PaulH PaulH - 3 months ago 17
C Question

Do I need a memory barrier?

In the below C99 example, is the

buffer_full
flag guaranteed to be set (even with -O2 optimizations enabled) after the buffer is read or written to? Or, do I need a memory barrier to ensure correct ordering?

I expect this to be run on a system where aligned 32-bit reads and writes are atomic.

Assume only one instance of each thread is being run and no other threads are accessing
buffer
or
buffer_full
.

char buffer[100];
int buffer_full;

// write interesting data to the buffer. does not read.
void fill_buffer(char* buffer, size_t buffsz);
// read the interesting data in the buffer. does not write.
void use_buffer(const char* buffer, size_t buffsz);

void writer_thread()
{
if (!buffer_full) {
fill_buffer(buffer, sizeof(buffer));
// is a memory barrier needed here?
buffer_full = 1;
}
}

void reader_thread()
{
if (buffer_full) {
use_buffer(buffer, sizeof(buffer));
// is a memory barrier needed here?
buffer_full = 0;
}
}

Answer

I interpret you to be asking whether a compiler can reorder the assignments to buffer_full with the calls to fill_buffer() and read_buffer().

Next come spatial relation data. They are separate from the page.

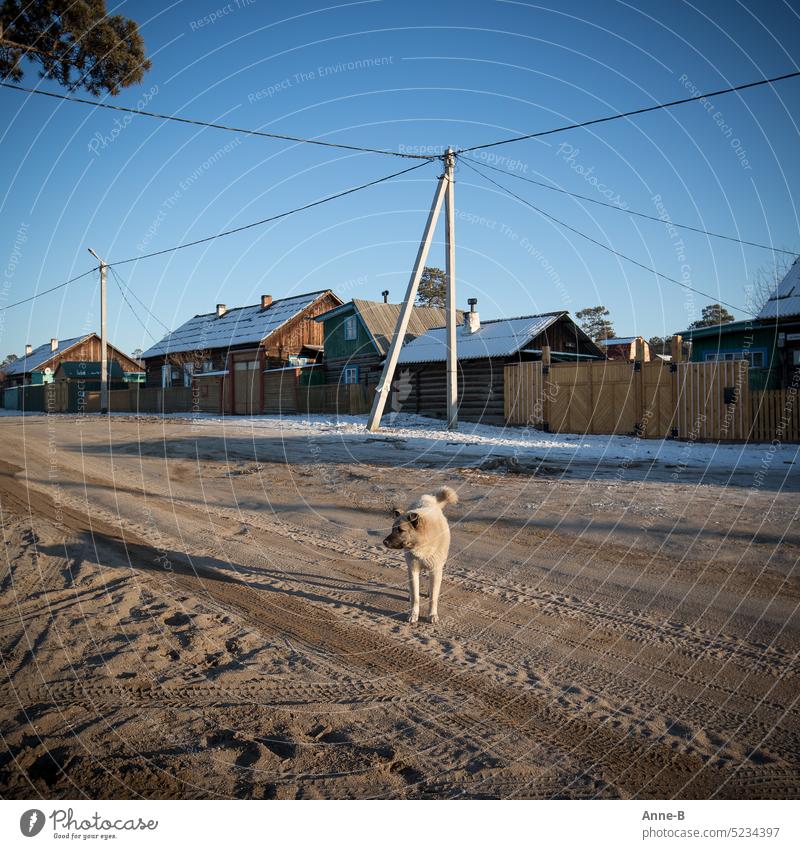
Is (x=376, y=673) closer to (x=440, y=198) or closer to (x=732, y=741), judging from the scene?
(x=732, y=741)

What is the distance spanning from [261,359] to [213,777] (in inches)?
1560

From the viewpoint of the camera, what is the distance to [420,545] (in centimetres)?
502

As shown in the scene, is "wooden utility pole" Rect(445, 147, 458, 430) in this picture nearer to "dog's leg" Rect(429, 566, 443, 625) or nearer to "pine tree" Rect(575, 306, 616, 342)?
"dog's leg" Rect(429, 566, 443, 625)

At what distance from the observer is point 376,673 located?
406 centimetres

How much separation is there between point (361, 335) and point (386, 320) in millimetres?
2091

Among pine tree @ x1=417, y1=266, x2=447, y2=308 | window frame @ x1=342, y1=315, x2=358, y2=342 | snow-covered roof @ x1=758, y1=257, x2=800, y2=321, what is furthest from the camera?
pine tree @ x1=417, y1=266, x2=447, y2=308

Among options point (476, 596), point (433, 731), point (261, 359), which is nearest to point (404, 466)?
point (476, 596)

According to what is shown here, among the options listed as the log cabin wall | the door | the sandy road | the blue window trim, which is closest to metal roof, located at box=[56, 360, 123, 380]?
the door

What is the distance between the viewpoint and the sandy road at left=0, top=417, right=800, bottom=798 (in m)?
3.04

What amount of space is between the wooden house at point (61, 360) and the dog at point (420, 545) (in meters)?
67.7

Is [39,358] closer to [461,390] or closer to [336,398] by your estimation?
[336,398]

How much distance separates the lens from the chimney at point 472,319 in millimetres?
31469

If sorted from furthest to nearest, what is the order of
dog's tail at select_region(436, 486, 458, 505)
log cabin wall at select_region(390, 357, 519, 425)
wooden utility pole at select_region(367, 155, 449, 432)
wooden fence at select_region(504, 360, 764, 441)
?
log cabin wall at select_region(390, 357, 519, 425) → wooden utility pole at select_region(367, 155, 449, 432) → wooden fence at select_region(504, 360, 764, 441) → dog's tail at select_region(436, 486, 458, 505)

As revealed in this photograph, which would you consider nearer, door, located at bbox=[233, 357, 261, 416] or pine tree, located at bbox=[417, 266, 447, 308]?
door, located at bbox=[233, 357, 261, 416]
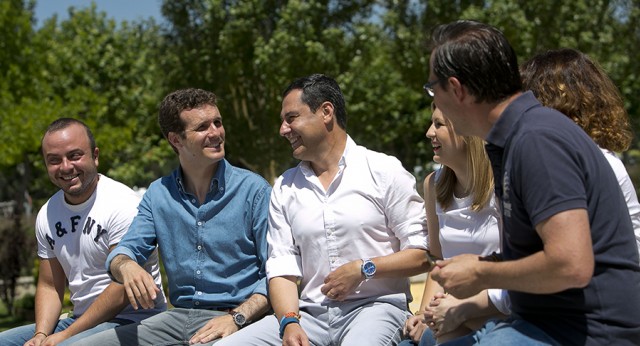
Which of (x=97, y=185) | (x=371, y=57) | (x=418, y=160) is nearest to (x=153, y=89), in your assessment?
(x=371, y=57)

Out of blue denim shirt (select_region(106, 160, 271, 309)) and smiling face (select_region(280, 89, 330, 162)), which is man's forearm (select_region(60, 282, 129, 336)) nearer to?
blue denim shirt (select_region(106, 160, 271, 309))

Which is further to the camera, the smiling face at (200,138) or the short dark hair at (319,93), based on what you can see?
the smiling face at (200,138)

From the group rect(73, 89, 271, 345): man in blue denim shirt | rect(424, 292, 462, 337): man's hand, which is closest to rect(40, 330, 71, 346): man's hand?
rect(73, 89, 271, 345): man in blue denim shirt

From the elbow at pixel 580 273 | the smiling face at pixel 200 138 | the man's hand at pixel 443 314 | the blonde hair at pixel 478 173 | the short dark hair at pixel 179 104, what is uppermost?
the short dark hair at pixel 179 104

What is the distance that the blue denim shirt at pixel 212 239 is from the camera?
4430 millimetres

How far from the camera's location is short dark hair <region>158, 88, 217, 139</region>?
4520mm

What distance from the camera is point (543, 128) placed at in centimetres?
244

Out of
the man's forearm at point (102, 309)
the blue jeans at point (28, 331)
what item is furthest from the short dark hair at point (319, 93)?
the blue jeans at point (28, 331)

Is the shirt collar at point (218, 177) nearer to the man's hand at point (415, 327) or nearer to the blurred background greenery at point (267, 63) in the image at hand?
the man's hand at point (415, 327)

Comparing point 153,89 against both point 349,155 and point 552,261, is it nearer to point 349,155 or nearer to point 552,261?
point 349,155

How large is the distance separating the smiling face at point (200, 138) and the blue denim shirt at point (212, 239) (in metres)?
0.12

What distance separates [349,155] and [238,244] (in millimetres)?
782

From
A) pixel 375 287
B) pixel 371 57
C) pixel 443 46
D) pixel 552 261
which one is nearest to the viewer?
pixel 552 261

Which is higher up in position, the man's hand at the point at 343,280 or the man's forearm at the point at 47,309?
the man's forearm at the point at 47,309
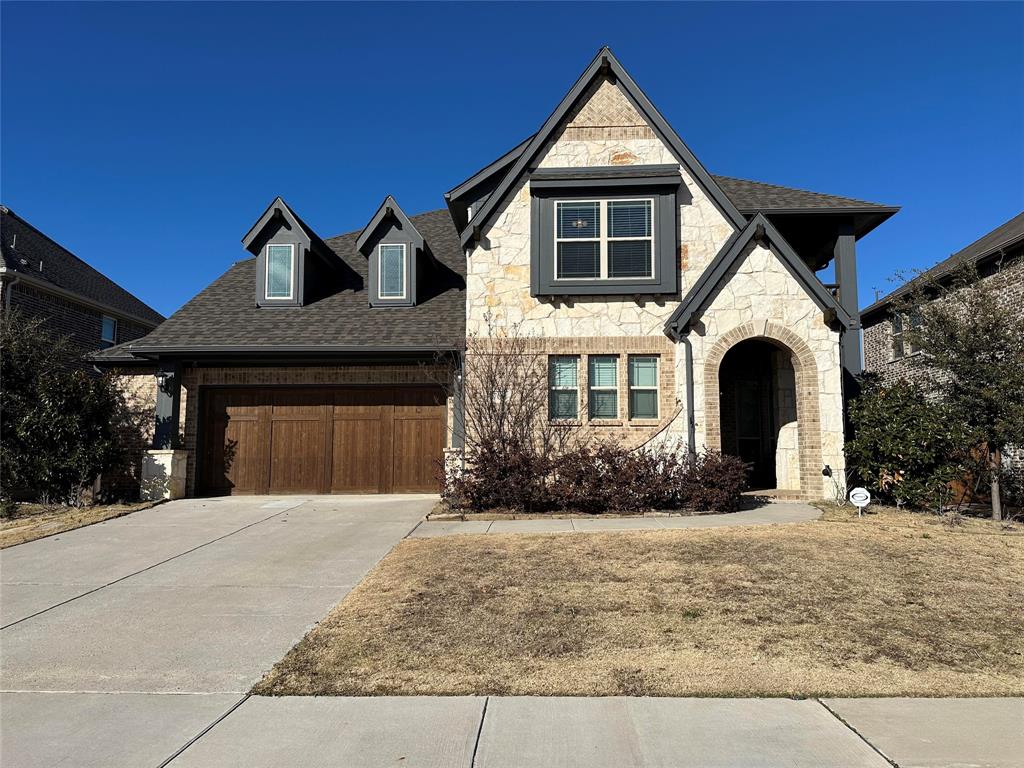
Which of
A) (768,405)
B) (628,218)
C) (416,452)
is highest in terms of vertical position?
(628,218)

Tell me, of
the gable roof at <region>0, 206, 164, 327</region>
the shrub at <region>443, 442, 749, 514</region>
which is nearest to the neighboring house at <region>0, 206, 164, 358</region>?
the gable roof at <region>0, 206, 164, 327</region>

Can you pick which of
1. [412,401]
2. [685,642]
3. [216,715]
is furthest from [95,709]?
[412,401]

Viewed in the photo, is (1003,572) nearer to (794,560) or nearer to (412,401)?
(794,560)

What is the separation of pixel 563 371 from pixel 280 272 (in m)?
7.39

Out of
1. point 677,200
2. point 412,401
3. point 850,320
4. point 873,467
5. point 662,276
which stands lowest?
point 873,467

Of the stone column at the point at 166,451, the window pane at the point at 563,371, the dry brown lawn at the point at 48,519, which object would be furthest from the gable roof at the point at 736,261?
the dry brown lawn at the point at 48,519

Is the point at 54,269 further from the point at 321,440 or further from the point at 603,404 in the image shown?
the point at 603,404

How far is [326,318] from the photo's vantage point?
15.0 meters

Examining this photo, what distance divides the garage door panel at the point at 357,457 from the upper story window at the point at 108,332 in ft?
39.6

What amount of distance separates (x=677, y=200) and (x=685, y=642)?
10550 millimetres

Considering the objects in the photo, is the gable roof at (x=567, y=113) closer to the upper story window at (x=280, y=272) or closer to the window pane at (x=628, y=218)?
the window pane at (x=628, y=218)

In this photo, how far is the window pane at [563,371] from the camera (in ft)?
44.2

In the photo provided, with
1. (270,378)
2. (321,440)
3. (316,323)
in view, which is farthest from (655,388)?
(270,378)

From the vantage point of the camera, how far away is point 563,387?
1345 centimetres
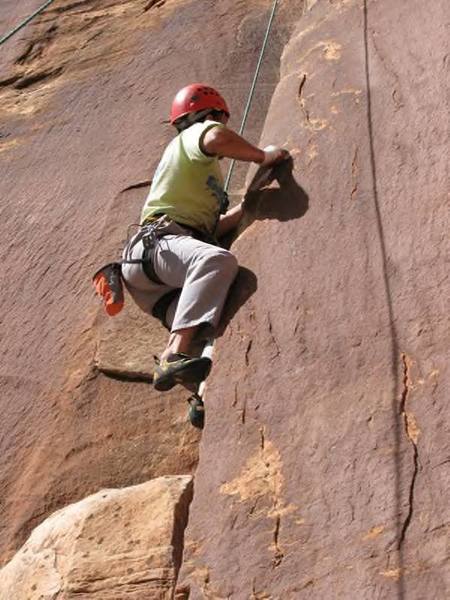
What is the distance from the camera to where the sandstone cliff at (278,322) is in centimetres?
439

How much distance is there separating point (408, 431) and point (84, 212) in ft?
11.3

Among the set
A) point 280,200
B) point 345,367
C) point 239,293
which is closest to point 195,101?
point 280,200

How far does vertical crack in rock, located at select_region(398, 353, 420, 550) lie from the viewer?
4176mm

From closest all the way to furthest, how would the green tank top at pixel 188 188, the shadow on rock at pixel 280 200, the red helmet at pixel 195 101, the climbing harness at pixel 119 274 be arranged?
the shadow on rock at pixel 280 200, the climbing harness at pixel 119 274, the green tank top at pixel 188 188, the red helmet at pixel 195 101

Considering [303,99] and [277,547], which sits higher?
[303,99]

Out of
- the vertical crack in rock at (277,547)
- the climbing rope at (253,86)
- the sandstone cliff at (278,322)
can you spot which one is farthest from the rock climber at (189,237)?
the vertical crack in rock at (277,547)

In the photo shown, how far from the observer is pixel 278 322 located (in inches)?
205

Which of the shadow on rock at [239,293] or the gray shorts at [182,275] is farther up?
the gray shorts at [182,275]

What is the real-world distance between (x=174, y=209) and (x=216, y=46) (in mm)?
2793

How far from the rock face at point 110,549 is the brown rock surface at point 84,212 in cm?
35

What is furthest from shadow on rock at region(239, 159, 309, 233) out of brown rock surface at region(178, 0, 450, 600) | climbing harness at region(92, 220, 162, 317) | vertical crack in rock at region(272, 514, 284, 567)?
vertical crack in rock at region(272, 514, 284, 567)

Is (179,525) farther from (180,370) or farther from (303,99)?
(303,99)

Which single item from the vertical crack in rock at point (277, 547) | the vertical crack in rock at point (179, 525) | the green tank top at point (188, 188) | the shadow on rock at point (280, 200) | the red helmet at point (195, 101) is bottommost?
the vertical crack in rock at point (179, 525)

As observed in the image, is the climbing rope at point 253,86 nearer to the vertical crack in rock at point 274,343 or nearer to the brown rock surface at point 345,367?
the brown rock surface at point 345,367
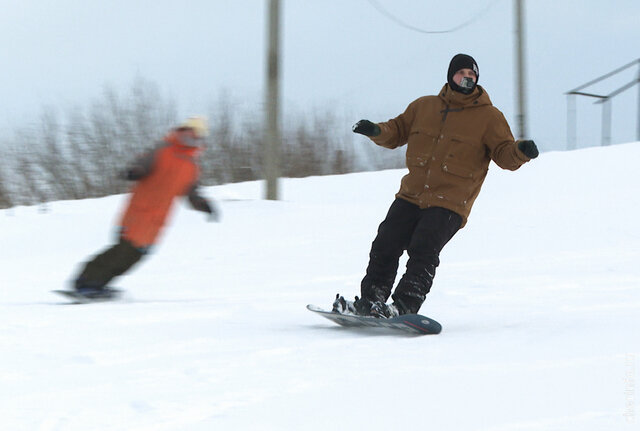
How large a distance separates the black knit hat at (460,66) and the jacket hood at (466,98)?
0.03 metres

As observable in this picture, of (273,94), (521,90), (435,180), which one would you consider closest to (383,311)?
(435,180)

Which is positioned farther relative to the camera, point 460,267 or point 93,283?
point 460,267

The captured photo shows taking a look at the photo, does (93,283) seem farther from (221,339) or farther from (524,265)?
(524,265)

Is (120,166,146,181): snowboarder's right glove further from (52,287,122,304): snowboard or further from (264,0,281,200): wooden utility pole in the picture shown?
(264,0,281,200): wooden utility pole

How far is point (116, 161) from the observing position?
24.9 metres

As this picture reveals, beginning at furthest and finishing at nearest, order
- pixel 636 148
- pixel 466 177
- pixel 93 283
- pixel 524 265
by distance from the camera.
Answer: pixel 636 148, pixel 524 265, pixel 93 283, pixel 466 177

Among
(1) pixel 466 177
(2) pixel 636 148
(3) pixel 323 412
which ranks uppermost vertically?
(2) pixel 636 148

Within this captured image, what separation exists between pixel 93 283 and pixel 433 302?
2.37 metres

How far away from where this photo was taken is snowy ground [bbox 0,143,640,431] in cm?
296

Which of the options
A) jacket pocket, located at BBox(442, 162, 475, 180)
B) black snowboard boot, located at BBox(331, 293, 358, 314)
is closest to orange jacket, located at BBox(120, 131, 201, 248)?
black snowboard boot, located at BBox(331, 293, 358, 314)

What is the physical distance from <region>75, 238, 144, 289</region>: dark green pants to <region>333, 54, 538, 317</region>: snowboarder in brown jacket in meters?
1.79

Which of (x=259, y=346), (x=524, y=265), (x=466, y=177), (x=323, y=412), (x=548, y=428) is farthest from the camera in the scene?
(x=524, y=265)

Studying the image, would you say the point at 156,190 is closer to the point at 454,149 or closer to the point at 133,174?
the point at 133,174

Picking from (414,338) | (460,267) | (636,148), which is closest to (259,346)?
(414,338)
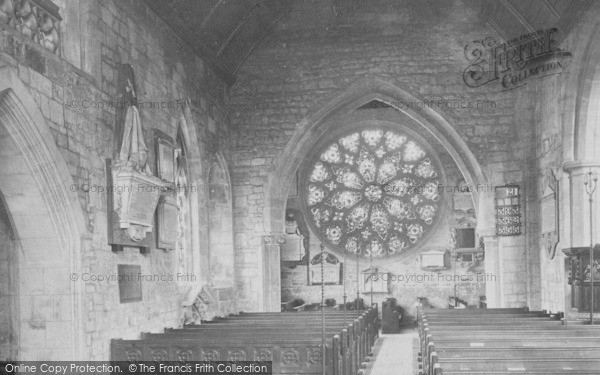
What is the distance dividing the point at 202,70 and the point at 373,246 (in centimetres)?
624

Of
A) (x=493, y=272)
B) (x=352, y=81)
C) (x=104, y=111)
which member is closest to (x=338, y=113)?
(x=352, y=81)

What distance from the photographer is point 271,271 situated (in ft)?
41.0

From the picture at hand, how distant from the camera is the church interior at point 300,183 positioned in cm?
673

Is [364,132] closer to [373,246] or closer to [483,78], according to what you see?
[373,246]

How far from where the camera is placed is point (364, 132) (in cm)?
1628

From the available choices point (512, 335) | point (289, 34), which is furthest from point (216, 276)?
point (512, 335)

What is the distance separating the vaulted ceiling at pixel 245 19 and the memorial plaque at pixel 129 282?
3063mm

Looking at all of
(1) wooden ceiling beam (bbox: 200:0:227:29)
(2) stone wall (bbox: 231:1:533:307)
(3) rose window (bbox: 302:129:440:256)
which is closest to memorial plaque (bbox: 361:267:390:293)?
(3) rose window (bbox: 302:129:440:256)

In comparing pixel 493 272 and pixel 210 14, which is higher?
pixel 210 14

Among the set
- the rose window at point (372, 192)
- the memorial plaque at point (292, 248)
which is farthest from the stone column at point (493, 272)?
the memorial plaque at point (292, 248)

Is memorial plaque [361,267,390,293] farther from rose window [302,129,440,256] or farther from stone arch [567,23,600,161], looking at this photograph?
stone arch [567,23,600,161]

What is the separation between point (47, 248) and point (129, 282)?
52.9 inches

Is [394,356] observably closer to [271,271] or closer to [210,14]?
[271,271]

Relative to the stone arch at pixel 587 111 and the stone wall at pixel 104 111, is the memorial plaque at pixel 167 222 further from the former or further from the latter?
the stone arch at pixel 587 111
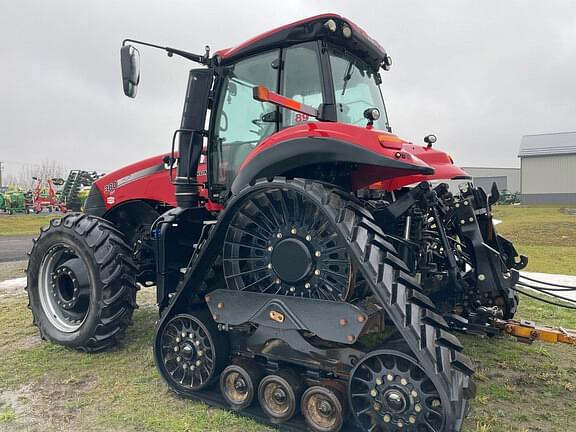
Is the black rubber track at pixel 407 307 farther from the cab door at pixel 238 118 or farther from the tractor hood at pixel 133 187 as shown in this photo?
the tractor hood at pixel 133 187

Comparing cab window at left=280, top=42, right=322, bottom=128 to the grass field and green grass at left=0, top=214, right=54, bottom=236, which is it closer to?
the grass field

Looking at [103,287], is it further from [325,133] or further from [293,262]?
[325,133]

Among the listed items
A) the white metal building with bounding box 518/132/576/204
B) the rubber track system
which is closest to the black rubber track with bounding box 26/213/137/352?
the rubber track system

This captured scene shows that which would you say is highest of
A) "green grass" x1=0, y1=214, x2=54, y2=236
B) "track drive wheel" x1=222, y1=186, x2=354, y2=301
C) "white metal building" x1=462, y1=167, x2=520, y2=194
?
"white metal building" x1=462, y1=167, x2=520, y2=194

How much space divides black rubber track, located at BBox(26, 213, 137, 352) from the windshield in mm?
2628

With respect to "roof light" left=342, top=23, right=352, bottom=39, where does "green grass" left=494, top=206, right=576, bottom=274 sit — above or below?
below

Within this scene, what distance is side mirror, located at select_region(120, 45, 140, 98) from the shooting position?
4.08 meters

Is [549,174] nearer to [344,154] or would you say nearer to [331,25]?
[331,25]

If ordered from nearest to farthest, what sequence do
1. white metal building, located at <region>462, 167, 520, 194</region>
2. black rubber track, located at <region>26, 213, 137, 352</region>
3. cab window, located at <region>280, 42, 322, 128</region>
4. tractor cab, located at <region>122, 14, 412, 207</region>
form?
tractor cab, located at <region>122, 14, 412, 207</region> → cab window, located at <region>280, 42, 322, 128</region> → black rubber track, located at <region>26, 213, 137, 352</region> → white metal building, located at <region>462, 167, 520, 194</region>

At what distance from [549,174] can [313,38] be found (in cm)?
4977

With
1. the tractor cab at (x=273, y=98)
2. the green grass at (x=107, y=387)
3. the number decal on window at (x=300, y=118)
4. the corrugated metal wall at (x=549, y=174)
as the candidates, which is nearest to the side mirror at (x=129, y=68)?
the tractor cab at (x=273, y=98)

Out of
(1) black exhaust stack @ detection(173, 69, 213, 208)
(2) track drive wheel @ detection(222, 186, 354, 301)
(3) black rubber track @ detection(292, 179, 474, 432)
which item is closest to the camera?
(3) black rubber track @ detection(292, 179, 474, 432)

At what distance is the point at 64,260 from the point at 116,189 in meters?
1.08

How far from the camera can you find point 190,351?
3619 millimetres
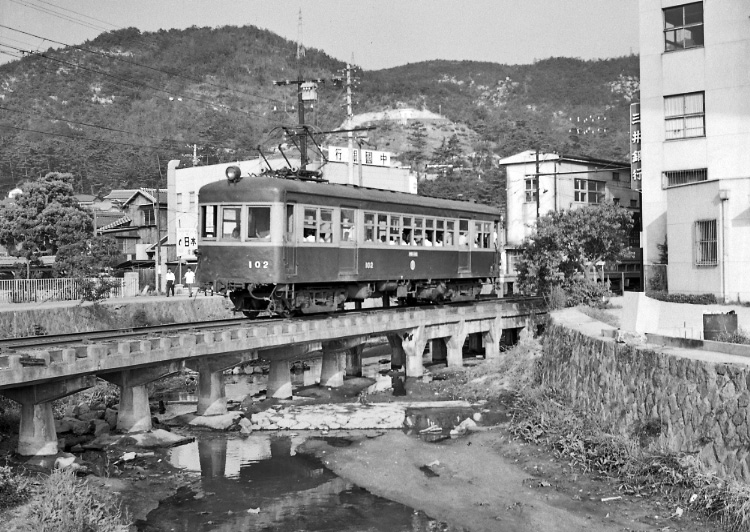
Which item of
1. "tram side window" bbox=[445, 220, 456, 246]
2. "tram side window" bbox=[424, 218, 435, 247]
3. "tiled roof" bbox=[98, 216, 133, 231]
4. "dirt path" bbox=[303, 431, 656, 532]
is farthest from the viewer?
"tiled roof" bbox=[98, 216, 133, 231]

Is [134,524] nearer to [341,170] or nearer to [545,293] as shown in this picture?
[545,293]

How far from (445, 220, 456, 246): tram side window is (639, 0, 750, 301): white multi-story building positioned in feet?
24.7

Such an optimization (and any optimization) is permitted only if it does not alter the externally-observable behavior of the program.

In this case, because buffer_full has external linkage, it is unlikely that the compiler can be confident about whether the optimization is permitted. It might be able to do so if the definitions of the fill_buffer() and use_buffer() functions, and of every function they themselves call, etc. are in the same translation unit with the writer_thread() and reader_thread() functions, but that depends somewhat on their implementations. If a conforming compiler is not confident that the optimization is allowed, then it must not perform it.

Inasmuch as your naming implies that the two functions will run in different threads, however, then without synchronization actions such as a memory barrier, you cannot be confident about the relative order in which one thread will perceive modifications to shared, non-_Atomic, non-volatile data performed by a different thread.

Moreover, if one thread writes a non-atomic variable and another thread accesses that same variable (read or write), then there is a data race unless a synchronization action or an atomic operation intervenes between the two in every possible overall order of operations. volatile variables don't really help here (see Why is volatile not considered useful in multithreaded C or C++ programming?). If you make buffer_full atomic, however, or if you implement your functions using atomic read and write operations on it, then that will serve to avoid data races involving not only that variable, but buffer as well (for your present code structure).